- _TASK DESCRIPTION_
Echo every one of these records back word for word, leaving the pictures out of your answer.

### DATA LINES ###

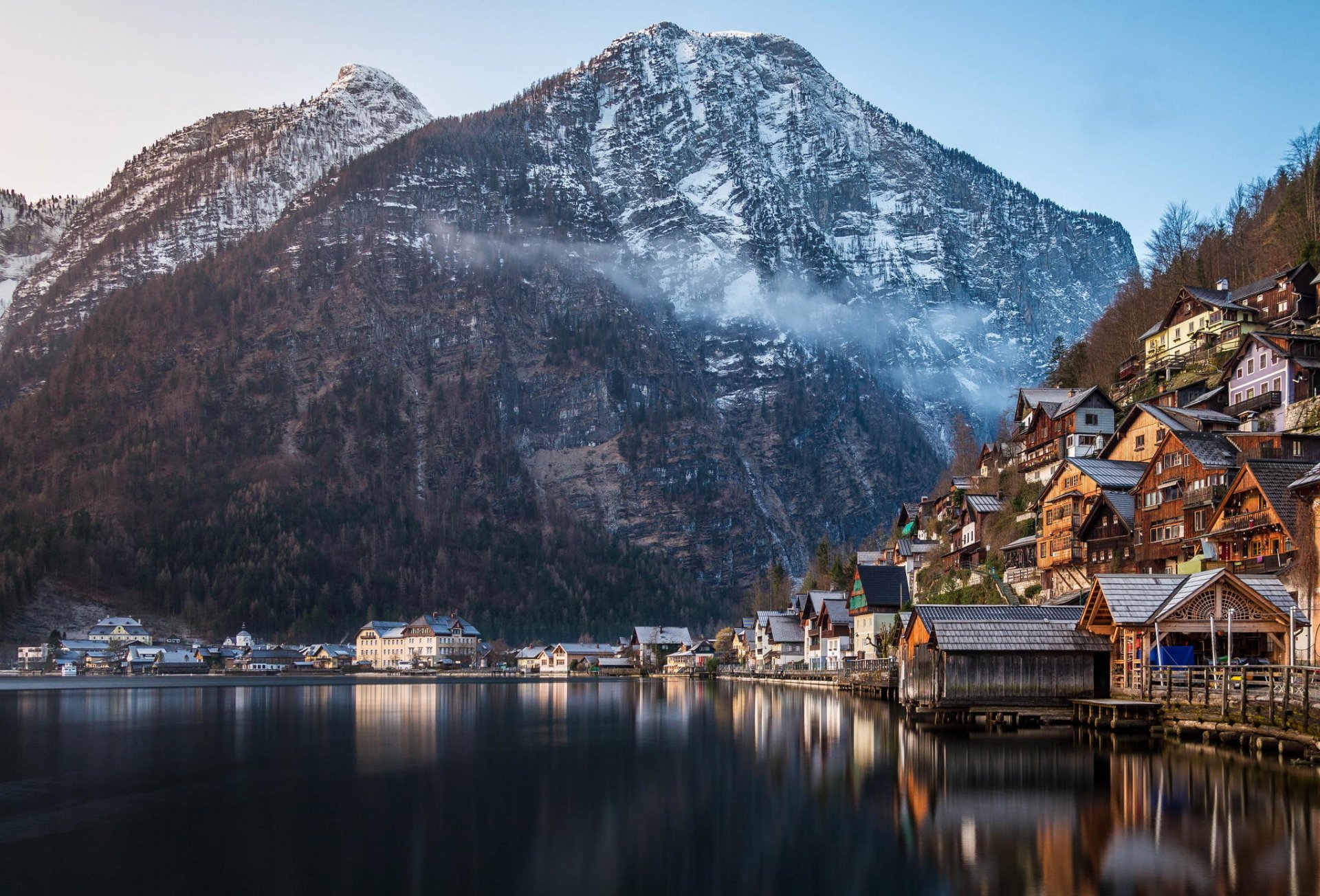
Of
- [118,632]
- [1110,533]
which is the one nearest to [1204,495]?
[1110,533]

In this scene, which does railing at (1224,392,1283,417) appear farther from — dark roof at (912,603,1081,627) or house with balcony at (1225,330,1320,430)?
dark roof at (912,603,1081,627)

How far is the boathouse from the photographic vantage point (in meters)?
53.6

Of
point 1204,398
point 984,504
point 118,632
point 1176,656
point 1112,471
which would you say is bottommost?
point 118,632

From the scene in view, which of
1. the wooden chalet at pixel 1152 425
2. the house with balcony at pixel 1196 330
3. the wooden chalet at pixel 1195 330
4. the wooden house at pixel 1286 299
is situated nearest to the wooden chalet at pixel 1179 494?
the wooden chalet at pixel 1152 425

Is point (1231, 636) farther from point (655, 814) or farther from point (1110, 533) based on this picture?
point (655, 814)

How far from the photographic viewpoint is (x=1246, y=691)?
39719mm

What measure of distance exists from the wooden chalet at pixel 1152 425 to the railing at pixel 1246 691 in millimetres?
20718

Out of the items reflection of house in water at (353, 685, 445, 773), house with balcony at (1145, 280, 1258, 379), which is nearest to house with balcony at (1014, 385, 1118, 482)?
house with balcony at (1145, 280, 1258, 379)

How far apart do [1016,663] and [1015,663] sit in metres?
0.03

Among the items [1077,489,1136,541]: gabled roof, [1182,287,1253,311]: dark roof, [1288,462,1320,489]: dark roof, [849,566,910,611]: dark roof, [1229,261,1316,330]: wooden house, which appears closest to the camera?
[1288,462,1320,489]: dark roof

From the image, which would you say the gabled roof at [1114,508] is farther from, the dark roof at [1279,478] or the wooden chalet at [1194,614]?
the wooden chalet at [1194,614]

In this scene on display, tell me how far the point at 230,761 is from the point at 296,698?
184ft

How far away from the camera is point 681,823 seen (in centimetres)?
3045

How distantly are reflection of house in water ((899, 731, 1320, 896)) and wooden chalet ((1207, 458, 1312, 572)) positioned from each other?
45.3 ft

###

- _CORRECT OUTPUT_
Of
- [118,632]
- [1110,533]
which is the one nearest to [1204,495]?
[1110,533]

In this scene, which does railing at (1224,392,1283,417) appear farther from — dark roof at (912,603,1081,627) or house with balcony at (1225,330,1320,430)?
dark roof at (912,603,1081,627)

How far is the boathouse from the photographic vantage point (in meters)?
53.6

Of
point 1204,398
point 984,504
point 118,632
point 1176,656
point 1112,471
which would you say is bottommost?
point 118,632

From the scene in view, which of
1. the wooden chalet at pixel 1152 425
2. the house with balcony at pixel 1196 330
3. the wooden chalet at pixel 1195 330
4. the wooden house at pixel 1286 299
is situated nearest to the wooden chalet at pixel 1179 494?
the wooden chalet at pixel 1152 425

Is point (1231, 636) farther from point (655, 814) or farther from point (1110, 533) based on this picture?
point (655, 814)

How far from the photographic viewpoint is (x=1246, y=691)?
39719mm

What measure of distance exists from the wooden chalet at pixel 1152 425 to the railing at pixel 1246 691 in millimetres?
20718

Out of the items reflection of house in water at (353, 685, 445, 773), house with balcony at (1145, 280, 1258, 379), which is nearest to house with balcony at (1014, 385, 1118, 482)?
house with balcony at (1145, 280, 1258, 379)

How far apart do [1016,663] and [1015,663] sit in metres?
0.03

Among the items [1077,489,1136,541]: gabled roof, [1182,287,1253,311]: dark roof, [1288,462,1320,489]: dark roof, [849,566,910,611]: dark roof, [1229,261,1316,330]: wooden house, which appears closest to the camera?
[1288,462,1320,489]: dark roof

From the image, which would you say the gabled roof at [1114,508] is farther from, the dark roof at [1279,478] or the wooden chalet at [1194,614]?
the wooden chalet at [1194,614]

In this scene on display, tell me how far the point at 230,761 is from the point at 296,698?
184ft

How far away from the camera is point 681,823 seen (in centimetres)?
3045

How distantly are reflection of house in water ((899, 731, 1320, 896)) and wooden chalet ((1207, 458, 1312, 572)) positioned from each other?
45.3 ft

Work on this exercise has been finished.